Пока Дарья Степановна мылась в бане, а я лежал за печкой в ее избе и с трудом боролся со сном и уснул бы, если бы не мухи, в дверь глухо постучали, и вошла молодая цыганка с сумкой в руке.

— С праздником, хозяин,— сказала цыганка, а мне вдруг почудилось, будто она смутилась, смуглая ее и гладкая кожа на лице заблестела, и большущие глаза с красноватыми белками уставились на меня с порочным каким-то откровением и усмешкой.

— Здравствуй, красавец,— сказала она опять.— Что так глядишь на меня, красавец? Понравилась я тебе, что ли?

И с этими словами прошла по домотканому половику в комнату, раздвинув ситцевые занавески в дверном проеме. В комнате мы сели друг против друга, и я, придав голосу шутливый оттенок, но стараясь при этом и строгим быть, сказал ей, что вовсе я не хозяин и что хозяйки сейчас дома нет.

— А я давно догадалась, что ты гость, а не хозяин,— сказала цыганка.— Ты большой человек... Ты красивый, как цыган. Только глаза твои серые.

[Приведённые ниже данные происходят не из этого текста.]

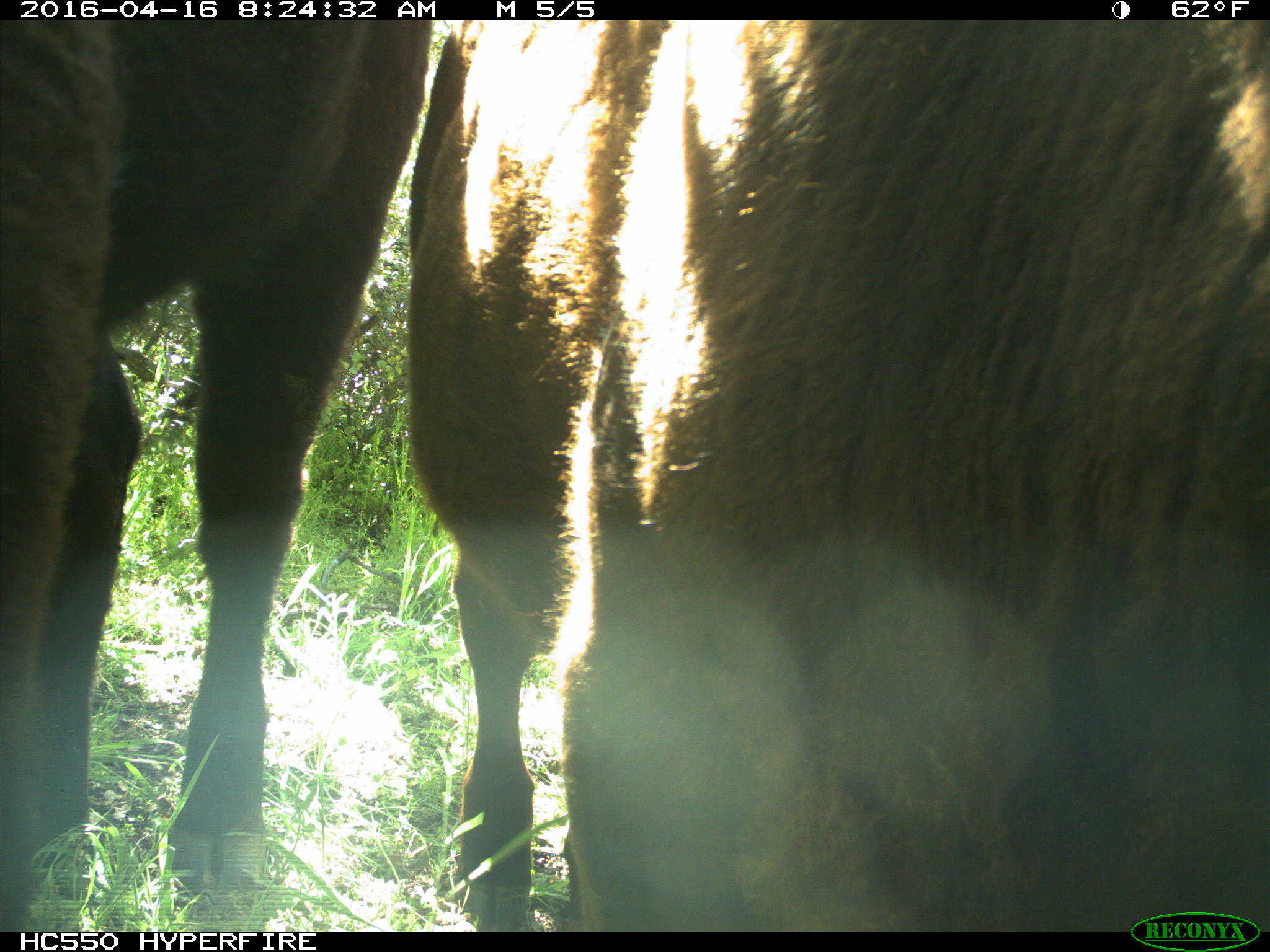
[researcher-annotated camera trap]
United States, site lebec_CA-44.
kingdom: Animalia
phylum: Chordata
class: Mammalia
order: Artiodactyla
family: Bovidae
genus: Bos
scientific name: Bos taurus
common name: domestic cow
Bos taurus (domestic cow).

Душа моя не вынесла таких похвал, и я стал глупо улыбаться, разглядывая эту таинственную гостью в длинной юбке и с легкой шалью на плечах. Волосы ее были гладко причесаны на пробор, продолговатые, полированные щеки блестели испариной, губы и глаза ее казались черными, как зерна граната,— она была по-своему красива, и крупный ее нос странным образом дополнял эту сочную и яркую красоту — трудно было бы представить лицо цыганки без этого крупного, хорошо выточенного носа, невозможно было увидеть ее мысленным взором с аккуратным, тоненьким носиком русской красавицы. Полнейшей гармонией была преисполнена ее горделивая красота. И она, видимо, хорошо это понимала, то есть не то чтобы понимала, что я оценил ее красоту, а сама она за все свои тридцать с небольшим лет жизни привыкла знать, что очень красива, и эта уверенность в своей красоте наложила свой отпечаток на ее облик: она всем своим видом не оставляла сомнений у всякого, кто смотрел на нее,— да, она красавица, одна из самых красивых представительниц своего цыганского рода. В этом и у меня не осталось никаких сомнений, стоило мне повнимательнее приглядеться к ней, одетой в неяркое, старое и, видимо, не очень чистое платье.